1. INTRODUCTION
Non-Hodgkin lymphoma (NHL) is a pathologically and prognostically
diverse group of hematological malignancies with variable clinical
outcomes. NHL accounted for approximately 80% of all lymphoid neoplasms
and in Malaysia, lymphoma is the sixth most common cancer and accounted
for about 4.3% of all cancers. Survival had improved significantly for
NHL in the past decades in many countries including Asian regions. Risk
stratification based on prognostic indices for each subtype of NHL is an
important tool which has been validated to predict outcomes (1). Diffuse
large B-cell lymphoma (DLBCL) is the most common form of aggressive
lymphoma (2), accounting for 30–40% of newly diagnosed NHL globally.
In patients with DLBCL, the international prognostic index (IPI), which
includes variables such as age, performance status (PS), lactate
dehydrogenase (LDH), number of extra-nodal involvement and staging is
used to prognosticate patients (1, 3).
Autologous hematopoietic stem cell transplantation (AHSCT) was first
used as frontline, consolidative treatment for aggressive NHL in the
early ‘90s (4). Subsequently, high dose therapy (HDT) followed by AHSCT
has been widely adopted for cases of relapsed or refractory NHL
(RR-NHL). In selected centres, upfront AHSCT has also been considered a
feasible form of management for poor risk patients (5, 6). Prior to
rituximab being introduced, many studies have demonstrated the role of
AHSCT in improving event-free survival (EFS) and overall survival (OS)

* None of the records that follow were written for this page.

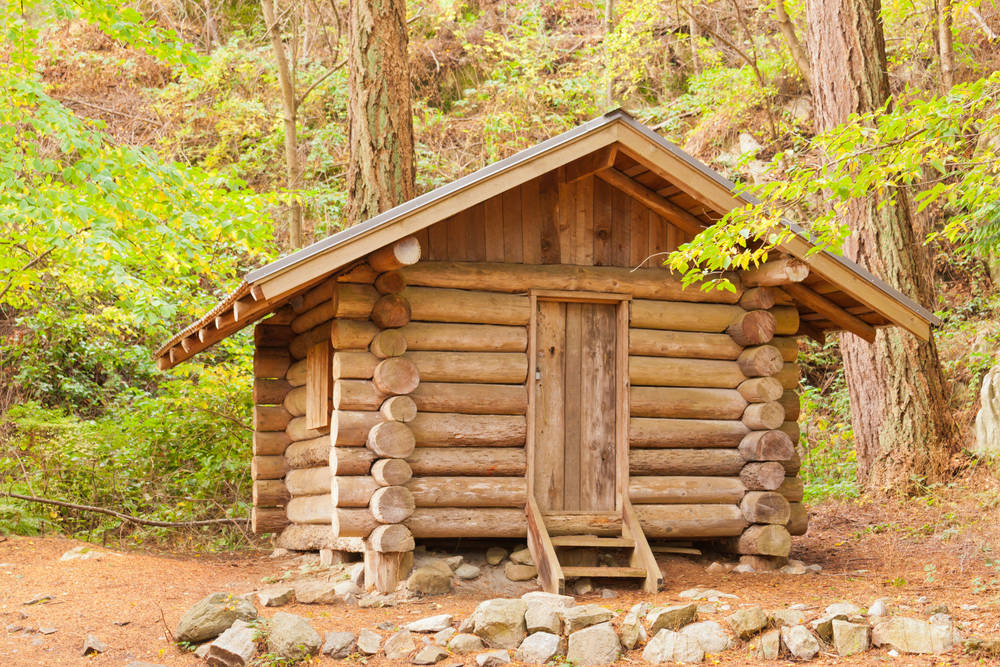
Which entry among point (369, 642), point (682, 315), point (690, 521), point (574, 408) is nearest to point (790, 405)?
point (682, 315)

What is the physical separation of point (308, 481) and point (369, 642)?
400cm

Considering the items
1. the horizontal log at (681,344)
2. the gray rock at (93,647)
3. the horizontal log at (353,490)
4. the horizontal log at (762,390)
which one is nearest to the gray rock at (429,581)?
the horizontal log at (353,490)

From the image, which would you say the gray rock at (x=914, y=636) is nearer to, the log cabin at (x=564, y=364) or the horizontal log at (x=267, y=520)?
the log cabin at (x=564, y=364)

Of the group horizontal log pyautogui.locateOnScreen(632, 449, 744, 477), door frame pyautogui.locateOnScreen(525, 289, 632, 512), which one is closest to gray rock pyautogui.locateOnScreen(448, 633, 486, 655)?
door frame pyautogui.locateOnScreen(525, 289, 632, 512)

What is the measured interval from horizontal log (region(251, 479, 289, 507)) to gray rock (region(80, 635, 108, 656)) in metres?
4.74

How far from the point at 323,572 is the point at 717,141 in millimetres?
13707

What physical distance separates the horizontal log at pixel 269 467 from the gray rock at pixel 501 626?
18.0 ft

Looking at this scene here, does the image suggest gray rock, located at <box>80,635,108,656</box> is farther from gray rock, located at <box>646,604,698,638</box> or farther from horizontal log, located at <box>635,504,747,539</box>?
horizontal log, located at <box>635,504,747,539</box>

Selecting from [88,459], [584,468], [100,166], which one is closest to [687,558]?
[584,468]

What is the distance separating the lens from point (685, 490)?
31.5 ft

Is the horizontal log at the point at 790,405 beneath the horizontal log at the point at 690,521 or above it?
above

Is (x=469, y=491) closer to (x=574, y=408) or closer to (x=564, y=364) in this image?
(x=574, y=408)

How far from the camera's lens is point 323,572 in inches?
381

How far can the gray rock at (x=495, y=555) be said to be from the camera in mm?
9180
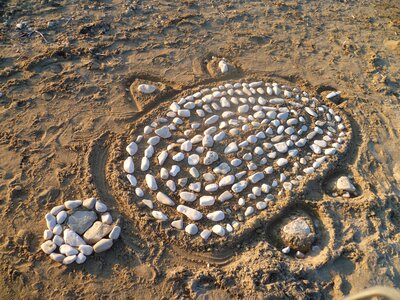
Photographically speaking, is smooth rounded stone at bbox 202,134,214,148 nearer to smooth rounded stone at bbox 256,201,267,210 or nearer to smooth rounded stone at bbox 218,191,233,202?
smooth rounded stone at bbox 218,191,233,202

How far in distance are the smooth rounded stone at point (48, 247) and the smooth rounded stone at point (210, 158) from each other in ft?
4.95

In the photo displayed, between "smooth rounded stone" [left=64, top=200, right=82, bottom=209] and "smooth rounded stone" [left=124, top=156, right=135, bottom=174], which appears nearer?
"smooth rounded stone" [left=64, top=200, right=82, bottom=209]

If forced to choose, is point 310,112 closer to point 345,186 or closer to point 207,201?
point 345,186

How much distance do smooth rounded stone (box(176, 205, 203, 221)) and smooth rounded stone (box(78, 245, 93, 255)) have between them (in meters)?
0.78

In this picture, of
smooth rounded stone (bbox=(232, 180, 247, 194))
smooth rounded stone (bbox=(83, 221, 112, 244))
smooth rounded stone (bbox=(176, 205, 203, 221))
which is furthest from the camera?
smooth rounded stone (bbox=(232, 180, 247, 194))

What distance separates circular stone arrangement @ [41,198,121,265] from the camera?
112 inches

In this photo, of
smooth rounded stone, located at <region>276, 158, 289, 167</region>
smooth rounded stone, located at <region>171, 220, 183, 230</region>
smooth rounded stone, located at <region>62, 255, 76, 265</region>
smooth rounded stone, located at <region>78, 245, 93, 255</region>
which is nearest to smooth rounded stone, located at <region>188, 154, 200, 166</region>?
smooth rounded stone, located at <region>171, 220, 183, 230</region>

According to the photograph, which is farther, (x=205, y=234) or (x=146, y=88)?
(x=146, y=88)

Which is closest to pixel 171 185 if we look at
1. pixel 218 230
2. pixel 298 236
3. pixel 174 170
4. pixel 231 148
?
pixel 174 170

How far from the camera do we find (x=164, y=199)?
324cm

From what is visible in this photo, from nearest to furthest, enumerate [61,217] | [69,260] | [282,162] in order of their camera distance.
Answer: [69,260]
[61,217]
[282,162]

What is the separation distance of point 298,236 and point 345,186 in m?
0.76

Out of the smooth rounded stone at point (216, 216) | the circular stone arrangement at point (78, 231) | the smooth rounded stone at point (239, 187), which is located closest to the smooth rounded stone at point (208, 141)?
the smooth rounded stone at point (239, 187)

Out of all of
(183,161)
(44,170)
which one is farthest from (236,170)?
(44,170)
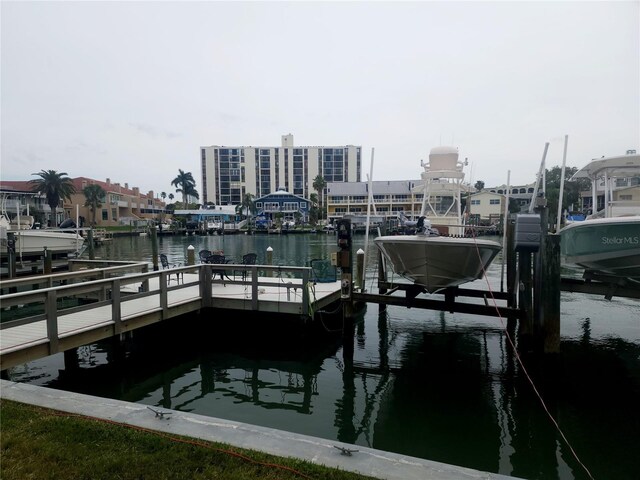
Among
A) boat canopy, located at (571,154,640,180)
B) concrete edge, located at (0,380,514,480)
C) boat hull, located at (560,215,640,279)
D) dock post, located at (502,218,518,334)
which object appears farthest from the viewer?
dock post, located at (502,218,518,334)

in patients who had RR-NHL (7, 8). One such trial, PARMA, has
established HDT-AHSCT as the standard of care for relapsed or refractory
DLBCL (RR-DLBCL). The trial demonstrated a significantly better
five-year EFS and OS for the AHSCT group compared to the salvage therapy
group(8). Hence, the role of HDT-AHSCT as a standard treatment in
RR-DLBCL was recommended by the US National Comprehensive Cancer Network
(NCCN) (9).
In pre-rituximab era, survival benefit was demonstrated with ASHCT in
patients who had achieved CR after salvage chemotherapy (8). Other
studies have reported that about a third of patients who achieved
partial remission (PR) also experienced better long-term EFS with ASHCT
when compared with chemotherapy alone (7, 10).
In the post Rituximab era, a registry study done recently in the United
States concluded there has been limited improvement in the survival of
adult patients with DLBCL beyond the introduction of rituximab (11). An
international retrospective multicohort non-Hodgkin lymphoma research
study (SCHOLAR-1) also demonstrated the poor outcomes in patients with
refractory DLBCL. These data are particularly important because it
represents a large cohort with refractory DLBCL, which supported the
need for more effective therapies (12). Novel agents such as
bendamustine and polatuzumab are used for aggressive and relapsed cases
in many developed countries, however these therapies are expensive and
not easily available to many resource-limited countries such as
Malaysia. Therefore, effective upfront therapy would likely benefit to
reduce relapse and become the mainstay treatment in RR-DLBCL especially
in a resource limited country.
Although evidence regarding the use of AHSCT in NHL are widely
available, data in resource limited countries within South East Asian
(SEA) region are lacking, despite incidence of aggressive lymphoma
subtypes such as T cell and DLBCL being higher in such populations
(13-15). This is especially pertinent when the novel agents for
treatment of relapsed refractory NHL are expensive and are not freely
accessible to many patients. Therefore, it is crucial that we have local
data to establish the effectiveness of AHSCT, which is relatively less
expensive when compared to novel agents, and to determine the possible
predictive factors which can translate to better outcome.